In some embodiment, the each light-emitting unit of the N light-emitting units comprises: a third transistor having a gate coupled to one of the plurality of light-emitting driving signal lines, and a first electrode coupled to one of the plurality of pixel driving circuits; and a light-emitting device having an anode coupled to a second electrode of the third transistor, and a cathode coupled to a reference signal line.

In some embodiment, the gate of the third transistor is arranged in a gate layer of the display substrate, the first electrode of the third transistor and the second electrode of the third transistor are arranged in a source or a drain layer of the display substrate, and the anode of the light-emitting device is arranged in an anode layer of the display substrate; and wherein the anode of the light-emitting device comprises a protrusion in the anode layer, and wherein the protrusion extends to one of the plurality of light-emitting driving signal lines, and is coupled to the second electrode of the third transistor in the source/drain layer through a via hole.

In some embodiment, a length of a protrusion of an anode of a light-emitting device located in a row and a column is different from a length of a protrusion of an anode of a light-emitting device located in the same row and an adjacent column.

In a second aspect, the present disclosure provides a display panel, comprising a display substrate described above.

In a third aspect, the present disclosure provides a display apparatus, comprising the display panel described above.

BRIEF DESCRIPTION OF THE DRAWINGS

FIG. 1 is a schematic diagram of a 1:2 pixel multiplexing scheme in the related art.

FIG. 2 is a schematic diagram of a pixel multiplexing scheme in the related art.

FIG. 3 is a circuit diagram of a pixel circuit in the related art.

FIG. 4 is an operating sequence of a pixel circuit in the related art.

FIG. 5 is a schematic diagram of distributed light-emitting units in a 1:2 pixel multiplexing scheme in the related art.

FIG. 6 is a schematic diagram of image decomposition in a 1:2 pixel multiplexing scheme in the related art.

FIG. 7 is a schematic diagram of image decomposition in a 1:4 pixel multiplexing scheme in the related art.

FIG. 8 is a structural diagram of a pixel compensation multiplexing circuit according to the embodiments of the present disclosure.

FIG. 9 is an arrangement and a light-emitting sequence of light-emitting units according to the embodiments of the present disclosure.

FIG. 10 is an image decomposition diagram according to the embodiments of the present disclosure.

FIG. 11 is a circuit diagram of a pixel driving circuit according to the embodiments of the present disclosure.

FIG. 12 is a structural diagram of a pixel circuit multiplexing unit according to the embodiments of the present disclosure.

FIG. 13 is a structural diagram of a display substrate in the related art.

FIG. 14 is a distribution diagram of protrusions of light-emitting units in an anode layer in the related art.

FIG. 15 is a distribution diagram of protrusions of light-emitting units in an anode layer according to the embodiments of the present disclosure.

* [Information supplied]:
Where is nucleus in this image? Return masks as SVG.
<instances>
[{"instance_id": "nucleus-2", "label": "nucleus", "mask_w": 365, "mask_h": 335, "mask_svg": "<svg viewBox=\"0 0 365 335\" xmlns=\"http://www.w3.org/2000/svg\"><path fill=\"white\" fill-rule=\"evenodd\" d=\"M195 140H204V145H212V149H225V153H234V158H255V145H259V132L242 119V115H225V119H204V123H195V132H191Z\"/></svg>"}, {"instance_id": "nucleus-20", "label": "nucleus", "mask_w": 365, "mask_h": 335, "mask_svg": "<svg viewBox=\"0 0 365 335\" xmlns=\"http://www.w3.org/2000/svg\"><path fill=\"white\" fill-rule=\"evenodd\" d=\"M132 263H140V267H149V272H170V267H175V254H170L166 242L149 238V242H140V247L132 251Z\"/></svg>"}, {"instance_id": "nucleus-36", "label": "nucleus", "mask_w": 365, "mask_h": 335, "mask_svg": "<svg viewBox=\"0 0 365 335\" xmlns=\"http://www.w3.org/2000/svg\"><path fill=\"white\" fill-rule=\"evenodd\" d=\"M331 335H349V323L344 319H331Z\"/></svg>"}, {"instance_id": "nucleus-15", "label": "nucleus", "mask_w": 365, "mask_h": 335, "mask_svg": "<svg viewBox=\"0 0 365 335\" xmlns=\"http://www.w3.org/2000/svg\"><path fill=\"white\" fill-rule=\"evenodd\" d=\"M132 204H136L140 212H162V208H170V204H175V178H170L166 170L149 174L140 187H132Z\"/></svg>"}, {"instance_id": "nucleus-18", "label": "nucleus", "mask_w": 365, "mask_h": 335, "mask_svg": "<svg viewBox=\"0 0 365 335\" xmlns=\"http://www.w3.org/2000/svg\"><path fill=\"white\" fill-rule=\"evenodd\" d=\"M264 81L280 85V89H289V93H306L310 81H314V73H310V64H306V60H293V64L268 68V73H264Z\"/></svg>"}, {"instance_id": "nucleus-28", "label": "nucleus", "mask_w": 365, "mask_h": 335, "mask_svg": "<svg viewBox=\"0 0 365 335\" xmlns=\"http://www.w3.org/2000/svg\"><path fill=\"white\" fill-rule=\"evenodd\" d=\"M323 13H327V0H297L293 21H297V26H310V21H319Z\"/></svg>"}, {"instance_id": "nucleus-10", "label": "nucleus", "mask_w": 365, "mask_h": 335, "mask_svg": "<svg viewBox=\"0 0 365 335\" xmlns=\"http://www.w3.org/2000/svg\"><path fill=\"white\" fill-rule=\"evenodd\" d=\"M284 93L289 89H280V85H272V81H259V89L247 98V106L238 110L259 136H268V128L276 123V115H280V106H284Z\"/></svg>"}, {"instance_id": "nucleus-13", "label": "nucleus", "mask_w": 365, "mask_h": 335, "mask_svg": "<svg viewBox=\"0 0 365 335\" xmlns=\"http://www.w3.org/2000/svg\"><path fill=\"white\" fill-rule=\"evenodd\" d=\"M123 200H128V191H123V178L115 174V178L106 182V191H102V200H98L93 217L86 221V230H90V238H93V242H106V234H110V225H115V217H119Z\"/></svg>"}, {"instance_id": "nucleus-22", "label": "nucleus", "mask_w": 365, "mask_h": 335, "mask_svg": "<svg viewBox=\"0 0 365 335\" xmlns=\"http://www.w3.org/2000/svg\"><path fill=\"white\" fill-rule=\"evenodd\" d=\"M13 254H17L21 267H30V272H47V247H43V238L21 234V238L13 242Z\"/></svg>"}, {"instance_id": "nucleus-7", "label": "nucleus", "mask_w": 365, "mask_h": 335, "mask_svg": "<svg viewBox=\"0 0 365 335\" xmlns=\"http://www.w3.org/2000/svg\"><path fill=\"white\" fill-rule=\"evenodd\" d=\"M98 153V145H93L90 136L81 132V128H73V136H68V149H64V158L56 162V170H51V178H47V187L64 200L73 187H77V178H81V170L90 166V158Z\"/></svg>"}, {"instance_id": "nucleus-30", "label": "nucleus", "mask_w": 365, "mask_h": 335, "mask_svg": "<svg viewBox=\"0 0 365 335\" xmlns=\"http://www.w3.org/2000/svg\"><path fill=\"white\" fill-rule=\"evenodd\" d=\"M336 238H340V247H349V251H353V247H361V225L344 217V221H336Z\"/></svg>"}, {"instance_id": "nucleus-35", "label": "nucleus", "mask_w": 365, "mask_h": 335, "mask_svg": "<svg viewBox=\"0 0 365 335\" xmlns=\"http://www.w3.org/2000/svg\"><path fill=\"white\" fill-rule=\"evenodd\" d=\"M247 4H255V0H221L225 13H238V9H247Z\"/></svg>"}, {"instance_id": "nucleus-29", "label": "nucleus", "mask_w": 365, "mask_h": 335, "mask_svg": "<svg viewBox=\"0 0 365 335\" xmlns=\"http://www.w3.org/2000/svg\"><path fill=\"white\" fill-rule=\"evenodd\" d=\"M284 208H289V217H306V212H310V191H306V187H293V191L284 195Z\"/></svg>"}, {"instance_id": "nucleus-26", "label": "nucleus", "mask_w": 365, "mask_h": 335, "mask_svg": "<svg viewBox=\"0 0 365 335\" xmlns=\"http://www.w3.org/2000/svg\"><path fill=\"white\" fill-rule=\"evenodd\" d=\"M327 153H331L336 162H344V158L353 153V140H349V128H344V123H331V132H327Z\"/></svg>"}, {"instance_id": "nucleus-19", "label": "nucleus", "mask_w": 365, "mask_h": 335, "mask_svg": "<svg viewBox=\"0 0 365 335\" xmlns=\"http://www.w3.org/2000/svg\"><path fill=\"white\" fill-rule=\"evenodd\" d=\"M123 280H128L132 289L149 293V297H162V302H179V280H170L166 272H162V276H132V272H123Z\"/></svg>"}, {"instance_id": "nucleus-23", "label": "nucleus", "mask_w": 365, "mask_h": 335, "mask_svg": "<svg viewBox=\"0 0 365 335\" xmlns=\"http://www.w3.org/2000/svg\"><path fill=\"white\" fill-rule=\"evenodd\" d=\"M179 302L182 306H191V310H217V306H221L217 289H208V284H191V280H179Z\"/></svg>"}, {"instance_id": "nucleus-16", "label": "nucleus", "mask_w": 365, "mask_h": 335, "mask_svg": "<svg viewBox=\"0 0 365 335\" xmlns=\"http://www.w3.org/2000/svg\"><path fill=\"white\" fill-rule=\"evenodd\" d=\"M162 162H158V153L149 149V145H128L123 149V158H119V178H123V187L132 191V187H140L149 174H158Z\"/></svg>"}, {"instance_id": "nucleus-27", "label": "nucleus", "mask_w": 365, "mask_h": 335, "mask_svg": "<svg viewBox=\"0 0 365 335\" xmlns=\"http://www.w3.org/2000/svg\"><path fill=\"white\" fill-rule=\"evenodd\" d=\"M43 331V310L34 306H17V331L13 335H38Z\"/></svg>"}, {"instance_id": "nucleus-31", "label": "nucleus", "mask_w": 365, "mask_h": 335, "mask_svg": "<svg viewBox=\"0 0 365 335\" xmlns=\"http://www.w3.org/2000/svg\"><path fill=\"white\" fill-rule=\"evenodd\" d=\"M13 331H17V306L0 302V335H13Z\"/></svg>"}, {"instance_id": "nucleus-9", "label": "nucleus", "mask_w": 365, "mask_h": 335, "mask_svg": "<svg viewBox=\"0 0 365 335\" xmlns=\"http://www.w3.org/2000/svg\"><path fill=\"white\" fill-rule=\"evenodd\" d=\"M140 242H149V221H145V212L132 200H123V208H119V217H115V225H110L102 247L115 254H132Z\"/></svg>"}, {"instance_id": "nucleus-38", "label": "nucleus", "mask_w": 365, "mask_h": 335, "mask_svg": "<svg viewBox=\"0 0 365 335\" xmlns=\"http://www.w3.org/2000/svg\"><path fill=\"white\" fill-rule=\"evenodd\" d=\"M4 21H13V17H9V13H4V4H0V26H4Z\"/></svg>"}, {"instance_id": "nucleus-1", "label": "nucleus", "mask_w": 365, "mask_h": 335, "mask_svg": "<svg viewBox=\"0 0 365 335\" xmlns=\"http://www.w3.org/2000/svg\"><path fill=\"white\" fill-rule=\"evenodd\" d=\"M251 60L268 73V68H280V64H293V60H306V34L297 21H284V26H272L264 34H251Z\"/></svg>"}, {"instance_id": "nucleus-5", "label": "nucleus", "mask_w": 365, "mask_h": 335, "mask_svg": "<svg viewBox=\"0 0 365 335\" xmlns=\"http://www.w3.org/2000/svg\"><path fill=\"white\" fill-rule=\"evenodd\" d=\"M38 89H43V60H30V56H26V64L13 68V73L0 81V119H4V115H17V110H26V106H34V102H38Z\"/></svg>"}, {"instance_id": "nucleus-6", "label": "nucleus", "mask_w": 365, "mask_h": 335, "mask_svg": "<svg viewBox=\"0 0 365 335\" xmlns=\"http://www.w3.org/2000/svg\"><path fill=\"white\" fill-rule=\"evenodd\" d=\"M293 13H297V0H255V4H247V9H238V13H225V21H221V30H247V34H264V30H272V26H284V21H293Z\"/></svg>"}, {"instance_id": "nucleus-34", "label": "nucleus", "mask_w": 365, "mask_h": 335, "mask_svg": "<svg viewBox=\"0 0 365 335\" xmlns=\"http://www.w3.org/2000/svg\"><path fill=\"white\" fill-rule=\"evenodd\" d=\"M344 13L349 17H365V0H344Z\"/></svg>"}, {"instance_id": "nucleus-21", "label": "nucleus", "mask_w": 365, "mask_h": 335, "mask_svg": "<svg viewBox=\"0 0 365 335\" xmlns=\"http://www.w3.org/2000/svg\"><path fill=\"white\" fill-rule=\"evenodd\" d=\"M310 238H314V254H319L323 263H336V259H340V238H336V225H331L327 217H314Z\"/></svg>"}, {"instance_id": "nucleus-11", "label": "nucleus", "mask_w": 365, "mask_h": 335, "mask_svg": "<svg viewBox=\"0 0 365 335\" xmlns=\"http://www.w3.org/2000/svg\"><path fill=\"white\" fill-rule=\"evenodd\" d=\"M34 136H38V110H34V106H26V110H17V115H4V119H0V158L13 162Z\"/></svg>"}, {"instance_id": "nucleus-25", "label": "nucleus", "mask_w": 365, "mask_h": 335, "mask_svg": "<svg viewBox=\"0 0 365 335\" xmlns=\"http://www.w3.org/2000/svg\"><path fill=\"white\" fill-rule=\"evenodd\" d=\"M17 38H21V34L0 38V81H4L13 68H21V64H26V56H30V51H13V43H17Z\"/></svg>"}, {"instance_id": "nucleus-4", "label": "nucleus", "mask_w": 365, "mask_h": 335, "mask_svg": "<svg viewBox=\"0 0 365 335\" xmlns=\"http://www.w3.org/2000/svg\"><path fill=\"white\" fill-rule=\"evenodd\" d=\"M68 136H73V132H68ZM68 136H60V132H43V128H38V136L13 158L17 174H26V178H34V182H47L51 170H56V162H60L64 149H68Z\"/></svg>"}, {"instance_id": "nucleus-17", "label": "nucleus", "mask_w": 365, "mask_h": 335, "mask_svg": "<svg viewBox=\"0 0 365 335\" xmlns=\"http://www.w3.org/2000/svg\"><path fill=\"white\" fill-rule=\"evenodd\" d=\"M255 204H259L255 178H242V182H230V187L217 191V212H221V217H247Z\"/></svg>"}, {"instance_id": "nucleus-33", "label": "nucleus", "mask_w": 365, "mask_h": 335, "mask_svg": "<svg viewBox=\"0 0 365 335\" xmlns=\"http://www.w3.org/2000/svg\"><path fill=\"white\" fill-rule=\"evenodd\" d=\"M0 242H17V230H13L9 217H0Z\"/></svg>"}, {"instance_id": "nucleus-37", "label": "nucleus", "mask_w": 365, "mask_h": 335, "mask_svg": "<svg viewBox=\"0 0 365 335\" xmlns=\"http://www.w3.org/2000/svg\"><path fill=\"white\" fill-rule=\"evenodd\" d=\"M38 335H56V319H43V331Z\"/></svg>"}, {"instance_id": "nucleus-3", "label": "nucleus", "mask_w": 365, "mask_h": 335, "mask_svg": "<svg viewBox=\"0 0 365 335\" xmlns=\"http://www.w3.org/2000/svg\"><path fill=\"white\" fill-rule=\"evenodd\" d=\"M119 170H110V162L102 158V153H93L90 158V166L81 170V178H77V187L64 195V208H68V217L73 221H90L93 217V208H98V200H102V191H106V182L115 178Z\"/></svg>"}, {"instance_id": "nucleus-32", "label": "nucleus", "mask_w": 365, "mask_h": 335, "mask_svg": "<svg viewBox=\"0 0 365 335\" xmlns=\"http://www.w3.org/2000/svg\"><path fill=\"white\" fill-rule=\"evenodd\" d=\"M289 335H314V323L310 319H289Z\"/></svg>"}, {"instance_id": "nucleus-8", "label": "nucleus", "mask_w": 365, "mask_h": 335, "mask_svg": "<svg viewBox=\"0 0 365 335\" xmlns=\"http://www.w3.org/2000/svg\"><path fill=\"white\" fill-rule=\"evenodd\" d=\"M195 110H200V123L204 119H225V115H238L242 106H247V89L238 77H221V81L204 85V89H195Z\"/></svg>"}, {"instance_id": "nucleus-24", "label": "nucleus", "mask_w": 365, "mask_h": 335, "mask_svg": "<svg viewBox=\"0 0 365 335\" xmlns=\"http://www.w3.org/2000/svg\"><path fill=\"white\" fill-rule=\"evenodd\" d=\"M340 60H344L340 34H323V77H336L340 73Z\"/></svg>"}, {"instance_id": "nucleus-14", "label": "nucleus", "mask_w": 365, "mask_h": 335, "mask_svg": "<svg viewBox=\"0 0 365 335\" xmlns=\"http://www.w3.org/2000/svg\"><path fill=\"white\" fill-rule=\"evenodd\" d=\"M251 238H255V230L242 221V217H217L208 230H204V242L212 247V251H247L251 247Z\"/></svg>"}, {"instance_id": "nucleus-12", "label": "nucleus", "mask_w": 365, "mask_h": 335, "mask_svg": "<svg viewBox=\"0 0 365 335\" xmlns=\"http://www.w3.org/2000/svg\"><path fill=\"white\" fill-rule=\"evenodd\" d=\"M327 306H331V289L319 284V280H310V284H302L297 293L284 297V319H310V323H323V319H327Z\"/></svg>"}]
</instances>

* [Required task 1]: In the display substrate text, which figures are described as being according to the embodiments of the present disclosure? Give each figure number and what it shows.
* [Required task 2]: Extend the display substrate text, picking up right after its description of FIG. 15.
The data has no role in this work.

* [Exercise result 1]:
- FIG. 8: a structural diagram of a pixel compensation multiplexing circuit
- FIG. 9: an arrangement and a light-emitting sequence of light-emitting units
- FIG. 10: an image decomposition diagram
- FIG. 11: a circuit diagram of a pixel driving circuit
- FIG. 12: a structural diagram of a pixel circuit multiplexing unit
- FIG. 15: a distribution diagram of protrusions of light-emitting units in an anode layer

* [Exercise result 2]:
FIG. 16 is an arrangement and a light-emitting sequence of light-emitting units according to the embodiments of the present disclosure.

FIG. 17 is an image decomposition diagram according to the embodiments of the present disclosure.

FIG. 18 is a structural diagram of a pixel circuit multiplexing unit according to the embodiments of the present disclosure.

FIG. 19 is an operating sequence of a pixel circuit according to the embodiments of the present disclosure.

FIG. 20 is a structural diagram of a pixel circuit multiplexing unit according to the embodiments of the present disclosure.

FIG. 21 is a circuit diagram of a pixel circuit according to the embodiments of the present disclosure.

FIG. 22 is an image decomposition diagram according to the embodiments of the present disclosure.

FIG. 23 is a structural diagram of a pixel circuit multiplexing unit according to the embodiments of the present disclosure.

FIG. 24 is a circuit diagram of a pixel circuit according to the embodiments of the present disclosure.

FIG. 25 is a structural diagram of a display panel according to the embodiments of the present disclosure.

FIG. 26 is a structural diagram of a display apparatus according to the embodiments of the present disclosure.

DETAILED DESCRIPTION OF EMBODIMENTS

The embodiments of the present disclosure are described in detail below, and examples of the embodiments are shown in the accompanying drawings, in which the same or similar reference signs throughout the present disclosure indicate the same or similar elements or elements with the same or similar functions. The embodiments described below with reference to the accompanying drawings are exemplary and are intended to explain the present disclosure, but cannot be understood as a limitation of the present disclosure.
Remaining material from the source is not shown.